The INT model separates neural responses into stimulus-related information and stimulus-general neural tuning, which can be estimated separately. The stimulus-related information is represented as the stimulus matrix *S*, which is derived based on the neural responses of the training participants when the functional template is created. After the functional template has been created, descriptors for additional stimuli can be estimated based on a subset of training participants for whom responses to the new stimuli are available. These descriptors for new stimuli extend the original stimulus matrix *S*, and they can be used to predict individualized responses to the new stimuli for the left-out test participants. For example, we built the functional template based on responses to the movie, estimated the stimulus descriptors for object categories and retinotopic localizers, and used these stimulus descriptors to estimate the category selectivity maps and retinotopic maps of left-out test participants. In other words, the original stimulus matrix *S* can be extended based on a subset of participants, provided that we have their neural responses to the new stimuli and their tuning matrices. On the other hand, the tuning matrix *T* of a new participant, which represents stimulus-general neural tuning, can be accurately estimated with several minutes of movie data (Fig. 6). Therefore, our INT model makes it possible to accurately predict individualized, out-of-sample responses to a wide range of stimuli based on a rich normative functional template and a relatively small amount of fMRI data from a new participant.

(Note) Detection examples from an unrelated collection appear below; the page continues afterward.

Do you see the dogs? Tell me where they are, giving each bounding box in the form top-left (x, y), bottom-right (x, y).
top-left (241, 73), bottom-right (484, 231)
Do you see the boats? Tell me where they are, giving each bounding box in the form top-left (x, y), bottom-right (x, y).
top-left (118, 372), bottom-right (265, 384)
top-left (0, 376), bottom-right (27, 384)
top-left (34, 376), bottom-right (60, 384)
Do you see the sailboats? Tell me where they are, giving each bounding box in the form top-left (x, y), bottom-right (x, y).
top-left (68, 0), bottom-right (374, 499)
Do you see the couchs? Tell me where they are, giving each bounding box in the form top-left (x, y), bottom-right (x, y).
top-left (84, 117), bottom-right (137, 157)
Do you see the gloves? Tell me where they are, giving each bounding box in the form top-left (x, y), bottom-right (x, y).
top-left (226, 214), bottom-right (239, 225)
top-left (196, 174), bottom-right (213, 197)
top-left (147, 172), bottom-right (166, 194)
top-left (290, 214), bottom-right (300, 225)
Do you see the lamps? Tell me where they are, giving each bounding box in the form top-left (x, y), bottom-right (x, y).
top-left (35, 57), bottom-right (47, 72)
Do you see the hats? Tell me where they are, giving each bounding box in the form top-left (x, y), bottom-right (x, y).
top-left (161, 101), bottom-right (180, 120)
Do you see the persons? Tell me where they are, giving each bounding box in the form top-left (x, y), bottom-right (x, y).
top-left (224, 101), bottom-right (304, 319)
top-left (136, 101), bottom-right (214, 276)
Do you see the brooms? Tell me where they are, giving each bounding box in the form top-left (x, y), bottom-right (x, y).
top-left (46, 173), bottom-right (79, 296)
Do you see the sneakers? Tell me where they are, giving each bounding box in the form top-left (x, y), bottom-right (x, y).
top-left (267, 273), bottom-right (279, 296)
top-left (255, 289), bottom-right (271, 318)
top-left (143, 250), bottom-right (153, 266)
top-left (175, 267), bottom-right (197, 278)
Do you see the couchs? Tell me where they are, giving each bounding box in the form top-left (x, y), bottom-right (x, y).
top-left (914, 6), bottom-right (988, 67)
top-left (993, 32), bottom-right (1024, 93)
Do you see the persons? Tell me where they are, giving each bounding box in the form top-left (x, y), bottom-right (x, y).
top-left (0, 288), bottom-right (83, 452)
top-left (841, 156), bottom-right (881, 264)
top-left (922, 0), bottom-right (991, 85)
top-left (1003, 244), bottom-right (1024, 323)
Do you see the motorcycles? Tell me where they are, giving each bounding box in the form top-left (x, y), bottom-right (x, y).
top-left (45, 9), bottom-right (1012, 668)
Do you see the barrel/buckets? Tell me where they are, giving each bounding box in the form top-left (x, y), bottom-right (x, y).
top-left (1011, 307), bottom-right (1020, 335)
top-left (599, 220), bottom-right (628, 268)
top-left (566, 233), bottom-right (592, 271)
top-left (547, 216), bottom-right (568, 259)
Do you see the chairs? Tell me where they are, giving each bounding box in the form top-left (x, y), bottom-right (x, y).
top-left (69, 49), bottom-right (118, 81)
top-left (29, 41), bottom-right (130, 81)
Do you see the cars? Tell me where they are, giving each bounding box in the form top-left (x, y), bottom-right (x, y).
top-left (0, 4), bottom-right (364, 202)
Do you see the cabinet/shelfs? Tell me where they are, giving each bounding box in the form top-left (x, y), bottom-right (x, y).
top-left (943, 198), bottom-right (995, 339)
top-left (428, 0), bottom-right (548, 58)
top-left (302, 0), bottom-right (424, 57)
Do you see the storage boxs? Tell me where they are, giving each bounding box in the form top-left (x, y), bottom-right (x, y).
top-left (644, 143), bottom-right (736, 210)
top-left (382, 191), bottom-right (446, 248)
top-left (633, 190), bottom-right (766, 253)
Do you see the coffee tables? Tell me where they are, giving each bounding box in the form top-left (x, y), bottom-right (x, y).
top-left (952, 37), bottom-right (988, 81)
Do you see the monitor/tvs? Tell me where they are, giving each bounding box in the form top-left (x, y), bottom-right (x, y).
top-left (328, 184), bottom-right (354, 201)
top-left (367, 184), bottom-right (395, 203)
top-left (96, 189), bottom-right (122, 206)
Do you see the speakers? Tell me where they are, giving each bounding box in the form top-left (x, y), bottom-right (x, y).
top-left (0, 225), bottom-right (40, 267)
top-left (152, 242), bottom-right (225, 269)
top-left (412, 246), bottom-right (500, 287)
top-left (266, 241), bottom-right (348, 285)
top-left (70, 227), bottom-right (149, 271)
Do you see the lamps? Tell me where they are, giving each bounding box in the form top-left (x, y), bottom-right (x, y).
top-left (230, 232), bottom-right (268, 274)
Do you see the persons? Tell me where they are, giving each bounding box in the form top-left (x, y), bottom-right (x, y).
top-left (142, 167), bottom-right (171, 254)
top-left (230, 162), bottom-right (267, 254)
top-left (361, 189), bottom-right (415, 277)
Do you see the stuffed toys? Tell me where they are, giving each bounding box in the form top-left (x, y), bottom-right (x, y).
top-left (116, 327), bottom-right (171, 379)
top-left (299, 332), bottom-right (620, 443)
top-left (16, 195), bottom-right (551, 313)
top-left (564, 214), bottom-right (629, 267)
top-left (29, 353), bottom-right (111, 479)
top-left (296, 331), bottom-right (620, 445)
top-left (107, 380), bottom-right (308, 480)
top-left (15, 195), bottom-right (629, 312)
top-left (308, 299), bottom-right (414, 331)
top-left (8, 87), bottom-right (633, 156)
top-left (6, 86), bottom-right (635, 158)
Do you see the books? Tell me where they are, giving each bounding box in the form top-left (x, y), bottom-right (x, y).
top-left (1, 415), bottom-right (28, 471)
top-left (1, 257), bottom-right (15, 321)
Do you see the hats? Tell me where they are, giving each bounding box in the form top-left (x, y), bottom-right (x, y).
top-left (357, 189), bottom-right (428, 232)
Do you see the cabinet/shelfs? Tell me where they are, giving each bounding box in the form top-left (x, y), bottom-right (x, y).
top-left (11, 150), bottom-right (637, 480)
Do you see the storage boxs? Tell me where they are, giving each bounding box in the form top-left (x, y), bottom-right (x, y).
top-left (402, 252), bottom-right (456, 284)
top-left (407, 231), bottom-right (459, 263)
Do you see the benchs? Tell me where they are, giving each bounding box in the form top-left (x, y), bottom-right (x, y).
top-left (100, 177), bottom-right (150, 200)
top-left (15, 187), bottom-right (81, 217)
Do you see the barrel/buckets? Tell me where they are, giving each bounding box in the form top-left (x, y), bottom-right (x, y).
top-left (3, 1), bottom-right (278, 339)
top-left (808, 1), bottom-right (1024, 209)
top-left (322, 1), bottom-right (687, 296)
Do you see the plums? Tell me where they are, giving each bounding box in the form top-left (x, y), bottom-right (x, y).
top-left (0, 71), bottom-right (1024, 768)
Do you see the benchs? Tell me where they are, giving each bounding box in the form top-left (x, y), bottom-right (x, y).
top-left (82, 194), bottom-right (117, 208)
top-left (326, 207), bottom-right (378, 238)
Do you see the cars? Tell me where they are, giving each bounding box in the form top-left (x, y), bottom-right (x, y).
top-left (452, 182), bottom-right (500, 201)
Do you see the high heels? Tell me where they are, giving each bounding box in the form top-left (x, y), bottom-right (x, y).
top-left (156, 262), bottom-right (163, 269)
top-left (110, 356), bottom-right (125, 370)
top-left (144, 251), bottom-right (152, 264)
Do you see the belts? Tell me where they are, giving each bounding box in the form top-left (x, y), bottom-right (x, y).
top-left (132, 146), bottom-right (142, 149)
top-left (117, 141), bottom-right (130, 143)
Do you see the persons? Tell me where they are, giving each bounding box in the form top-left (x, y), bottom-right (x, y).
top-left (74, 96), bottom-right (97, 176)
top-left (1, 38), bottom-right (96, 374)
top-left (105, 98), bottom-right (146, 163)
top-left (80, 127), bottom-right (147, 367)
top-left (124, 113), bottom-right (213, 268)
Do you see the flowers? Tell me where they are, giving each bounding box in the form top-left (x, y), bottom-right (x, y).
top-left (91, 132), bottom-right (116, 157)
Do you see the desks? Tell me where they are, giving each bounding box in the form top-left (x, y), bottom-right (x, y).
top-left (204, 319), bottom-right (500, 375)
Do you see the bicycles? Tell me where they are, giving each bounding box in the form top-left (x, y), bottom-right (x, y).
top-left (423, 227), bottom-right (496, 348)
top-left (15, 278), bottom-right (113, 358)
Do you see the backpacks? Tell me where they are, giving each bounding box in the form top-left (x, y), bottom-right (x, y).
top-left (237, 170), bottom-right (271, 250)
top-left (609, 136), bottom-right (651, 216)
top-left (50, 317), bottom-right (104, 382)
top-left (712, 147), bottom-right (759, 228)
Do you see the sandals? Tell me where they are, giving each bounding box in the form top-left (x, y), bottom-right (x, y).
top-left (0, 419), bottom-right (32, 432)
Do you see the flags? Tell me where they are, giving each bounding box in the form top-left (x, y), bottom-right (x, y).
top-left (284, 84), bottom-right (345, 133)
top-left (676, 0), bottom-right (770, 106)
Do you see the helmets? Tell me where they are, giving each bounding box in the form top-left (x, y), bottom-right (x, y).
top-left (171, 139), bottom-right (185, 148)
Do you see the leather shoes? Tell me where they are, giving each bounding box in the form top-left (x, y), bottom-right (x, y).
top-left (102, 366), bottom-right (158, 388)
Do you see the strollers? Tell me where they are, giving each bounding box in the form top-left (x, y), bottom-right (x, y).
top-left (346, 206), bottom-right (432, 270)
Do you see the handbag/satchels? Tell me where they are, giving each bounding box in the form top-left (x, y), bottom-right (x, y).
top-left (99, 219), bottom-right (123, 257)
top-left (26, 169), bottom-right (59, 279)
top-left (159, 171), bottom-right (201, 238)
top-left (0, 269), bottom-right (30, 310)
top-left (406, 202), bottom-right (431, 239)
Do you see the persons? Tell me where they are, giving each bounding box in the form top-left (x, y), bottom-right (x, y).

A major objective of studying individual differences in brain functional organization is to build biomarkers that are associated with cognition, behavior, and disorders. Our model focuses on semi-shared components of brain functional organization and is ideal for this purpose. By “semi-shared” we mean that the same component exists in multiple brains but differs in amplitude and topography. These reliable variations across individuals may covary with phenotypes of interest and provide accurate biomarkers. A fully shared component, which is identical across brains, cannot covary with other variables by definition. A fully idiosyncratic component that only exists in one brain, on the other hand, cannot be used to build generalizable models. For example, a specific component that only exists in one schizophrenic brain may be of interest for a case study but cannot be used to diagnose other schizophrenic individuals because it does not exist in other brains. Our model focuses on how the same set of components are instantiated in different forms across the functional organization of different brains. Given the large number of components (over 3000 in the current implementation) and observation that they vary across brains in a variety of ways, these semi-shared components provide a promising basis for developing biomarkers. Similar to our previous work (Feilong et al., 2018), brain regions that have the most shared and synchronized responses (Guntupalli et al., 2016; Hasson et al., 2004, 2010) are also the regions showing the most reliable differences, suggesting the great potential of using semi-shared components to study individual differences.

In this work, we evaluated our model using two different movie datasets, both of which yielded highly similar results. The *Forrest* dataset was collected using a 3 T Philips Achieva dStream MRI scanner in Germany, with German-language audio, a TR of 2 seconds, and a spatial resolution of 3 mm. The *Raiders* dataset was collected using a 3 T Siemens Magnetom Prisma MRI scanner in the US, with English-language audio, a simultaneous multi-slice acceleration factor of 4, a TR of 1 second, and a spatial resolution of 2.5 mm. Despite these differences, our model worked well for both datasets, suggesting it is robust over differences in scan parameters and other details. Recently, many large-scale neuroimaging datasets have become openly available (Alexander et al., 2017; Horien et al., 2020; Nastase et al., 2021; Snoek et al., 2021; Taylor et al., 2017), and many have naturalistic movie-viewing sessions similar to our datasets. The synergy between our individualized model of brain function and large-scale neuroimaging datasets offers a great opportunity to study individual differences in brain functional organization and their correlates with various phenotypes.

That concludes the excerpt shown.